Data to process:

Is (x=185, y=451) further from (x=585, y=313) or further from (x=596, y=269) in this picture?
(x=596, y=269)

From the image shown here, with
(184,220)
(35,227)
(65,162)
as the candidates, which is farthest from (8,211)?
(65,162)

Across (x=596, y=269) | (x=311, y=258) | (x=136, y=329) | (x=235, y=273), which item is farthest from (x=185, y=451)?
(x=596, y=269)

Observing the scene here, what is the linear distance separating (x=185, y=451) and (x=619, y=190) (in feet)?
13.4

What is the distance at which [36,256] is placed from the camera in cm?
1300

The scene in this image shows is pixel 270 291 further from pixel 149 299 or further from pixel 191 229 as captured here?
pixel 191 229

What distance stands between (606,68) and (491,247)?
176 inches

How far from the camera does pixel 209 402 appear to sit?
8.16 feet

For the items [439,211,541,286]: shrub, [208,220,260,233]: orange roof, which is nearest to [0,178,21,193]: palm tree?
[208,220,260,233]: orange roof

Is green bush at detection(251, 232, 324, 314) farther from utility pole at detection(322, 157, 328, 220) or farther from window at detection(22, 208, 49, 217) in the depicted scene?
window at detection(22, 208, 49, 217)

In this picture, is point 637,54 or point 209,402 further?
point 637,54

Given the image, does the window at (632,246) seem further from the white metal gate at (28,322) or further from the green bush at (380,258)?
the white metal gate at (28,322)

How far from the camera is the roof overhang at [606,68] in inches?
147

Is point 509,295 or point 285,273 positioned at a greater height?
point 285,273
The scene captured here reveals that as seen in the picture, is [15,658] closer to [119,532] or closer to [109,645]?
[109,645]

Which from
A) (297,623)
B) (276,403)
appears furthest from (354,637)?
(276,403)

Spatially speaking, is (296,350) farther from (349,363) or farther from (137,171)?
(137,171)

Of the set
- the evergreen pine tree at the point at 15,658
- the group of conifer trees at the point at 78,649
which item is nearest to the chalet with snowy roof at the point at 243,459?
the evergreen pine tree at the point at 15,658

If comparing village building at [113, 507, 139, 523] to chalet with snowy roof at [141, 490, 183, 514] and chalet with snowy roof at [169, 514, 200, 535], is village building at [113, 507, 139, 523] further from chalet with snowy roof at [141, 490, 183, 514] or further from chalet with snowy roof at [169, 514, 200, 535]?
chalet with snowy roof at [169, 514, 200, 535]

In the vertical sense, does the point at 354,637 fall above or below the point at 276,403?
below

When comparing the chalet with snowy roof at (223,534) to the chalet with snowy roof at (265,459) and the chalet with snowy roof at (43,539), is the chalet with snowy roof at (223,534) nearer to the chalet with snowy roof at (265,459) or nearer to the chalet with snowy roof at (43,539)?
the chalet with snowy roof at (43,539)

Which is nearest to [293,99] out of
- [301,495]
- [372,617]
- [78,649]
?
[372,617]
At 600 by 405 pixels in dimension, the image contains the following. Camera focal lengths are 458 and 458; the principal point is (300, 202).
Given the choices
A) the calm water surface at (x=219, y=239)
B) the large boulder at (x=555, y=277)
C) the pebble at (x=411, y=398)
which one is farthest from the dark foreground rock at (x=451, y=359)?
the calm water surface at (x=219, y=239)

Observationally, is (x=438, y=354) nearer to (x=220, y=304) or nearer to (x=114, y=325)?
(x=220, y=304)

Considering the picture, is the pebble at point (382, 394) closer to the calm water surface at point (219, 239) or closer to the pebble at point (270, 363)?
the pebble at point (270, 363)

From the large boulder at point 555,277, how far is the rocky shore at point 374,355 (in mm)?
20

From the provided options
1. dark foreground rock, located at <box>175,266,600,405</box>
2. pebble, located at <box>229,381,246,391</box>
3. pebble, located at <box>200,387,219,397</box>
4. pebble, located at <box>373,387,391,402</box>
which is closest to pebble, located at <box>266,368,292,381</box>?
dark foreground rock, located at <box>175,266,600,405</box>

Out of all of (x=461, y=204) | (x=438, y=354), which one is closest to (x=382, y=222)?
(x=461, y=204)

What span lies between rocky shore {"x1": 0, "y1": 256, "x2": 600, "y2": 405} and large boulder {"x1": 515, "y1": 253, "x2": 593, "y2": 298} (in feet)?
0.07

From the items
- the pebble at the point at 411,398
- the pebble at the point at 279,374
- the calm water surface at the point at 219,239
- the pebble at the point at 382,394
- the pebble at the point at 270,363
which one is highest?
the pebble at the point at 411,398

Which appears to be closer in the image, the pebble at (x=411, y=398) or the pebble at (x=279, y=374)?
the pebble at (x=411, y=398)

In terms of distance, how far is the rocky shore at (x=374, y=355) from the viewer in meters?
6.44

Task goal:
Return all of the above records exactly, leaving no line out.

Written solution:
Is (x=185, y=451) further from (x=585, y=313) or further from (x=596, y=269) in this picture?
(x=596, y=269)

From the image shown here, with
(184,220)
(35,227)
(65,162)
as the candidates, which is farthest from (8,211)?
(65,162)

Across (x=596, y=269) | (x=311, y=258) | (x=136, y=329) | (x=235, y=273), which item is farthest from (x=185, y=451)?
(x=596, y=269)

Observing the scene here, what is the linear distance separating (x=185, y=451) and (x=619, y=190) (in feet)?
13.4

What is the distance at which [36,256] is placed from the camera in cm?
1300

The scene in this image shows is pixel 270 291 further from pixel 149 299 or further from pixel 191 229 as captured here?
pixel 191 229

What distance stands between (606,68) and (491,247)?
176 inches

How far from the camera does pixel 209 402 appear to sit?
8.16 feet

For the items [439,211,541,286]: shrub, [208,220,260,233]: orange roof, which is nearest to [0,178,21,193]: palm tree?
[208,220,260,233]: orange roof

Is green bush at detection(251, 232, 324, 314) farther from utility pole at detection(322, 157, 328, 220) or farther from window at detection(22, 208, 49, 217) in the depicted scene?
window at detection(22, 208, 49, 217)

In this picture, is point 637,54 or point 209,402 further?
point 637,54

Given the image, does the window at (632,246) seem further from the white metal gate at (28,322) or further from the green bush at (380,258)?
the white metal gate at (28,322)

How far from the camera is the roof overhang at [606,68] in inches?
147

Is point 509,295 or point 285,273 positioned at a greater height?
point 285,273
The scene captured here reveals that as seen in the picture, is [15,658] closer to [119,532] or closer to [109,645]?
[109,645]

Which from
A) (297,623)
B) (276,403)
appears furthest from (354,637)?
(276,403)

Spatially speaking, is (296,350) farther from (349,363) or farther from (137,171)?
(137,171)

Of the set
- the evergreen pine tree at the point at 15,658
- the group of conifer trees at the point at 78,649
which item is nearest to the chalet with snowy roof at the point at 243,459?
the evergreen pine tree at the point at 15,658

If comparing village building at [113, 507, 139, 523] to chalet with snowy roof at [141, 490, 183, 514] and chalet with snowy roof at [169, 514, 200, 535], is village building at [113, 507, 139, 523] further from chalet with snowy roof at [141, 490, 183, 514] or further from chalet with snowy roof at [169, 514, 200, 535]?
chalet with snowy roof at [169, 514, 200, 535]

In the vertical sense, does the point at 354,637 fall above or below the point at 276,403?
below

When comparing the chalet with snowy roof at (223,534) to the chalet with snowy roof at (265,459) and the chalet with snowy roof at (43,539), is the chalet with snowy roof at (223,534) nearer to the chalet with snowy roof at (265,459) or nearer to the chalet with snowy roof at (43,539)?
the chalet with snowy roof at (43,539)

Which is nearest to [293,99] out of
- [301,495]
- [372,617]
- [78,649]
?
[372,617]
At 600 by 405 pixels in dimension, the image contains the following. Camera focal lengths are 458 and 458; the principal point is (300, 202).
Given the choices
A) the calm water surface at (x=219, y=239)
B) the large boulder at (x=555, y=277)
C) the pebble at (x=411, y=398)
which one is farthest from the dark foreground rock at (x=451, y=359)?
the calm water surface at (x=219, y=239)

Observationally, is (x=438, y=354) nearer to (x=220, y=304) or nearer to (x=114, y=325)?
(x=220, y=304)

Considering the picture, is the pebble at point (382, 394) closer to the calm water surface at point (219, 239) or closer to the pebble at point (270, 363)?
the pebble at point (270, 363)

From the large boulder at point 555,277, how far is the rocky shore at point 374,355 (in mm)?
20

From the provided options
1. dark foreground rock, located at <box>175,266,600,405</box>
2. pebble, located at <box>229,381,246,391</box>
3. pebble, located at <box>200,387,219,397</box>
4. pebble, located at <box>373,387,391,402</box>
which is closest to pebble, located at <box>266,368,292,381</box>?
dark foreground rock, located at <box>175,266,600,405</box>

Out of all of (x=461, y=204) | (x=438, y=354), which one is closest to (x=382, y=222)?
(x=461, y=204)

What span lies between rocky shore {"x1": 0, "y1": 256, "x2": 600, "y2": 405} and large boulder {"x1": 515, "y1": 253, "x2": 593, "y2": 298} (in feet)?
0.07

From the items
- the pebble at the point at 411,398
- the pebble at the point at 279,374
- the calm water surface at the point at 219,239
- the pebble at the point at 382,394
- the pebble at the point at 270,363
which one is highest?
the pebble at the point at 411,398

Which appears to be closer in the image, the pebble at (x=411, y=398) or the pebble at (x=279, y=374)?
the pebble at (x=411, y=398)

In terms of distance, how far is the rocky shore at (x=374, y=355) from the viewer in meters?
6.44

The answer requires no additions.